Rumah pertolongannya PKO di tahun 1920an itu dibangun untuk menampung mereka yang tersisih di dalam masyarakat, dan prioritas diberikan kepada masyarakat miskin, gelandangan dan pengangguran yang tidak punya rumah. Tapi, ada satu tambahan lagi kala itu, yakni para penyandang disabilitas. Mereka adalah kelompok yang lebih lama berada di rumah miskin tersebut. Para pengangguran akan pergi dari sana begitu mereka memiliki pekerjaan.

Adapun para penyandang disabilitas, menurut PKO, diberi kesempatan untuk tinggal lebih lama di rumah pertolongannya PKO itu. Di antara mereka adalah orang-orang tuna netra atau orang yang memiliki kekurangan pada anggota badannya yang lain.
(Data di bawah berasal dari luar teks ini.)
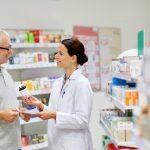 foto de uma mulher atendendo um homem com remedios atrás, representando como abrir uma drogaria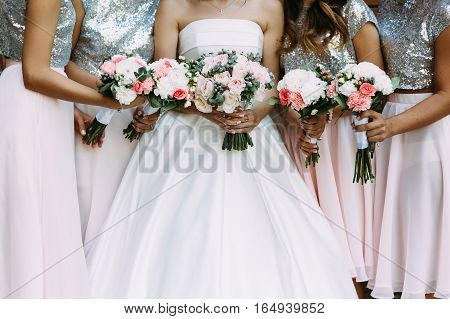 Amazing dresses of the bridesmaids and a bride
Tujuannya adalah agar mereka bisa dilatih untuk membuat kerajinan tangan ringan yang sesuai dengan kemampuannya sehingga ketika keluar dari rumah itu mereka bisa memiliki bekal keterampilan untuk melanjutkan hidup.

Para penyandang disabilitas itu, umpamanya, dilatih oleh rumah pertolongannya PKO untuk membuat sapu dan keset di rumah itu, yang kemudian dijual untuk umum. Dengan adanya produk yang dibutuhkan publik yang dihasilkan oleh para penyandang disabilitas, PKO berharap paradigma masyarakat bisa berubah terhadap penyandang disabilitas sehingga mereka bisa diterima sebagai anggota masyarakat yang memiliki suatu peranan tertentu di tengah publik.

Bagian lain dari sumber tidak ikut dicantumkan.